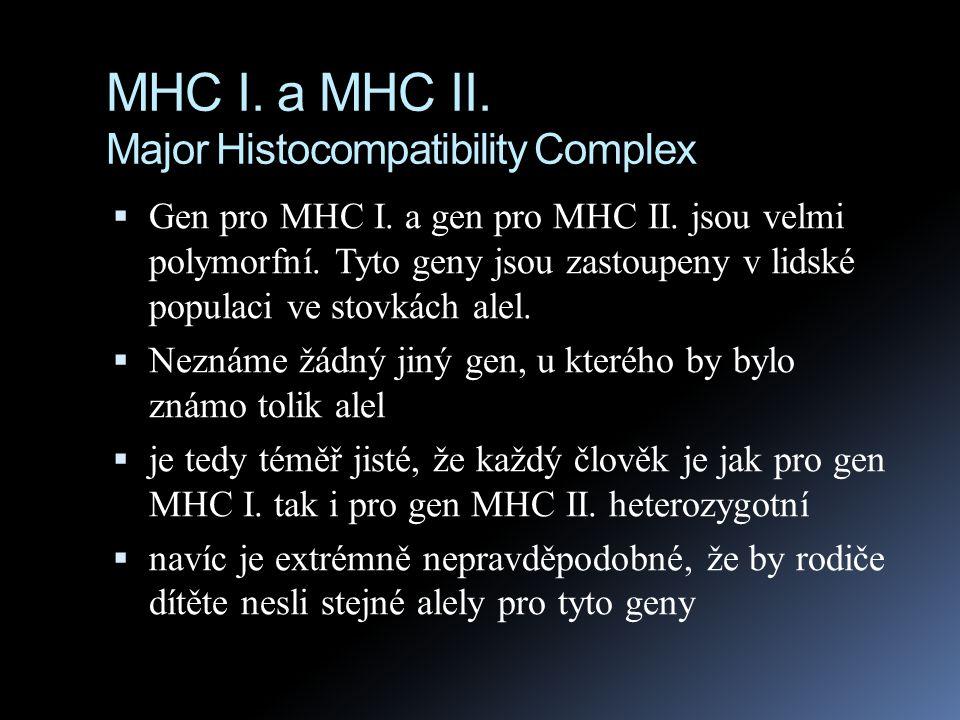 MHC I. a MHC II. Major Histocompatibility Complex  Gen pro MHC I. a gen pro MHC II. jsou velmi polymorfní. Tyto geny jsou zastoupeny v lidské populac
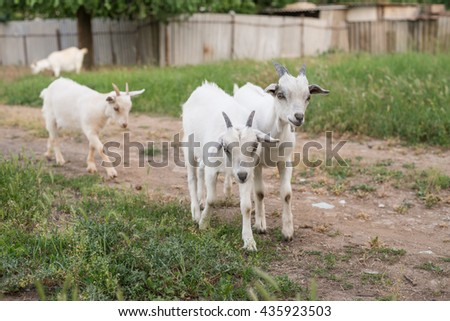 Funny goats grazing on a green field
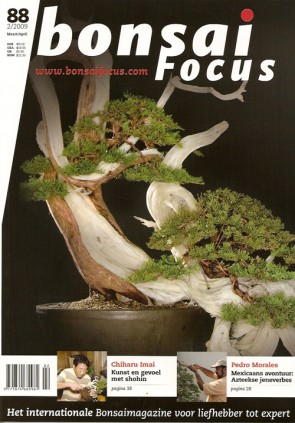 Bonsai Focus NL #88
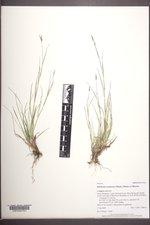 Danthonia unispicata image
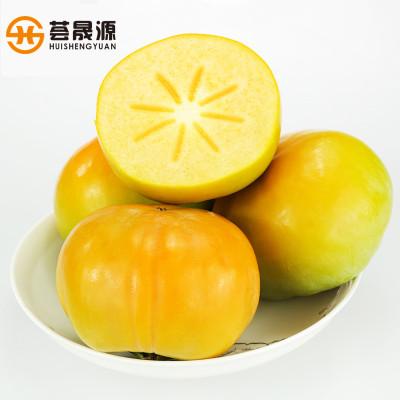 甜柿 信宜大成北梭现摘新鲜甜脆柿子甜柿子无核5斤装中果精装包邮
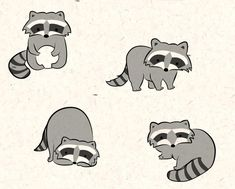 Raccoon Pattern by Laís Shiraishi, via Behance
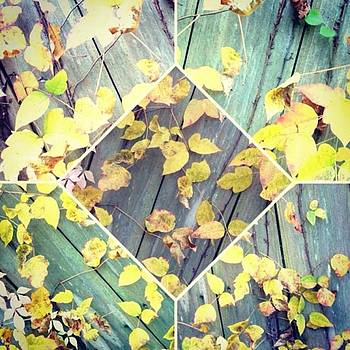 #fall #leaves #nature #beautiful #love by Shyann Lyssyj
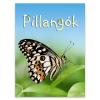 Kis könyvtár: pillangók ismeretterjesztő könyv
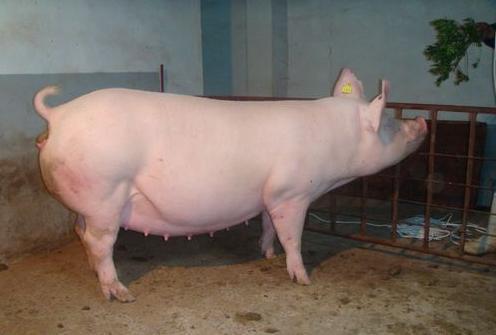 母猪生殖系统炎症千万不要小觑,不然后悔都来不及!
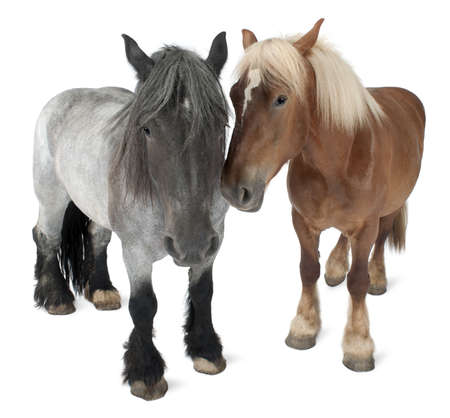 animals together: Belgian horse, Belgian Heavy Horse, Brabancon, a draft horse breed, standing in front of white background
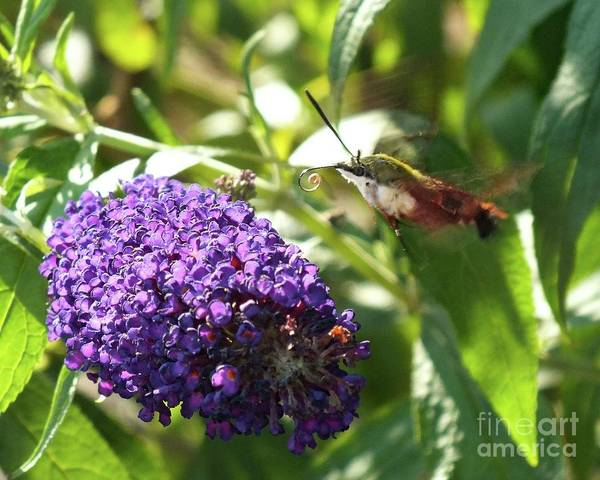 Clearwing Moth Photograph - Curled Proboscis - Clearwing Hummingbird Moth by Cindy Treger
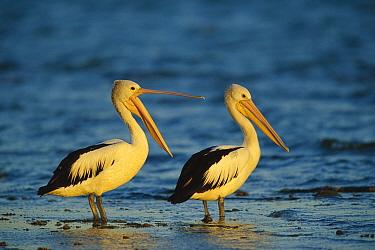 Australian Pelican (Pelecanus conspicillatus) pair standing in shallow water, Sydney, Australia  -  Cyril Ruoso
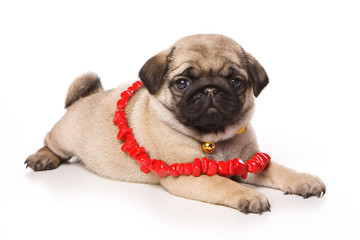 Pug puppy and red beads (isolated on white)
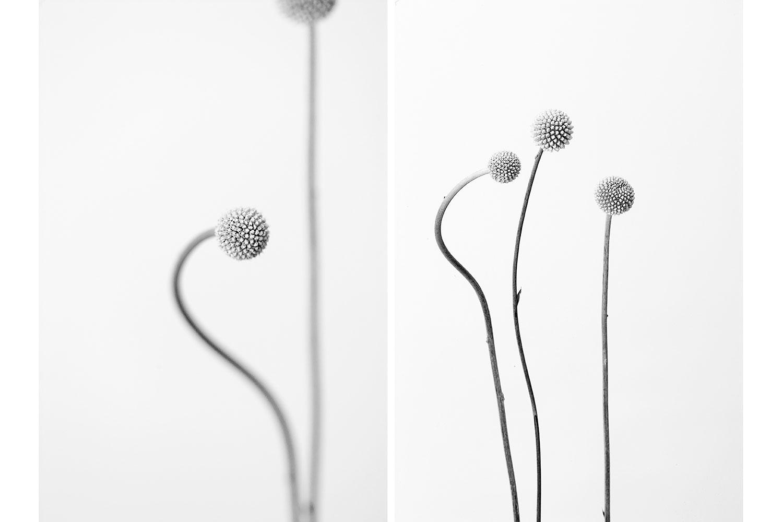 Flor- dots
========================================================================
These lines alone form the answer: the one containing "Clearwing Moth Photograph" and every line after it through the end of the material, exactly as written, pictures left out.

 Clearwing Moth Photograph - Curled Proboscis - Clearwing Hummingbird Moth by Cindy Treger
 Australian Pelican (Pelecanus conspicillatus) pair standing in shallow water, Sydney, Australia  -  Cyril Ruoso
 Pug puppy and red beads (isolated on white)
 Flor- dots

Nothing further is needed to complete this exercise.